On Aug 12, 2011, at 11:01, Jan Ciesko (GMAIL) wrote:
> What I was wondering though: if I commit a delete and run any svn command on
> the REV-1 version in the post-commit hook, is it guaranteed that in the
> meantime no other commits were run, thus making REV-1 invalid?
> Or in other words: pre-commit, commit and post-commit are atomic?
Well let's think about each of those.
The commit will not be finalized until after the pre-commit hook has run
successfully. So the directory should continue to exist in the head of the
repository for the duration of the pre-commit hook. It might be possible
(though unlikely) that another developer will happen to delete the directory
while the hook is running. To minimize the possibility of that messing up the
script, the first thing the script should do is get the HEAD revision of the
repository into a variable, and use that variable for the duration of the
script:
#!/bin/bash
REPOS=$1
TXN=$2
SVNLOOK=/usr/bin/svnlook
SED=/usr/bin/sed
HEAD_REV=$($SVNLOOK youngest $REPOS)
PATHS_IN_REPOS=$($SVNLOOK changed $REPOS -t $TXN | $SED -n -E
's/^D...(.*)$/\1/p')
for PATH_IN_REPOS in $PATHS_IN_REPOS; do
TREE=$($SVNLOOK tree $REPOS $PATH_IN_REPOS -r $HEAD_REV)
... (do something with $TREE)
done
The commit itself is atomic.
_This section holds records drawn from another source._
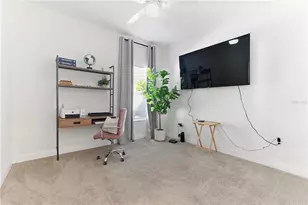 3554 Patron Ave, Deltona, FL 32738 - Photo 22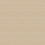 Pandan Wallpaper Casamance Paille 75360202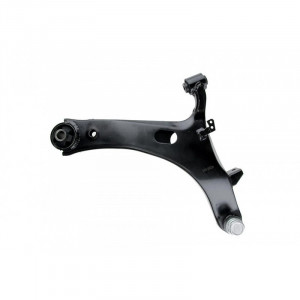 Brat suspensie fata dreapta SUBARU IMPREZA 2008-2012 - Img 3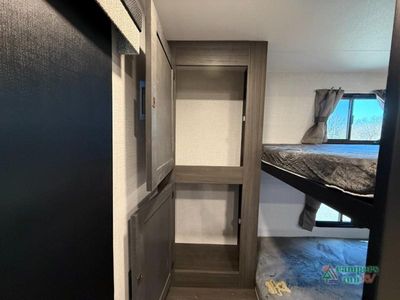 2026 Venture RV Campbound Platinum - Photo 16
That's one of the fundamental properties of
Subversion and is well documented so we don't need to go into it further here.
http://svnbook.red-bean.com/en/1.5/svn.basic.in-action.html
"An svn commit operation publishes changes to any number of files and
directories as a single atomic transaction."
That leaves the post-commit. By this time the commit is finalized in the
repository. So you can look at that new revision all you want and it's not
going to change. Yes other commits might happen subsequently but your
post-commit hook is called with the number of the newly-added revision, so just
subtract one from that to find the last revision in which the directory still
existed.
#!/bin/bash
REPOS=$1
REV=$2
SVNLOOK=/usr/bin/svnlook
SED=/usr/bin/sed
PREV_REV=$(($REV-1))
PATHS_IN_REPOS=$($SVNLOOK changed $REPOS -r $REV | $SED -n -E
's/^D...(.*)$/\1/p')
for PATH_IN_REPOS in $PATHS_IN_REPOS; do
TREE=$($SVNLOOK tree $REPOS $PATH_IN_REPOS -r $PREV_REV)
... (do something with $TREE)
done
These examples do not properly handle paths that contain spaces. Also,
PATHS_IN_REPOS could contain files and/or directories; if you want only
directories, you'll have to skip the files somehow.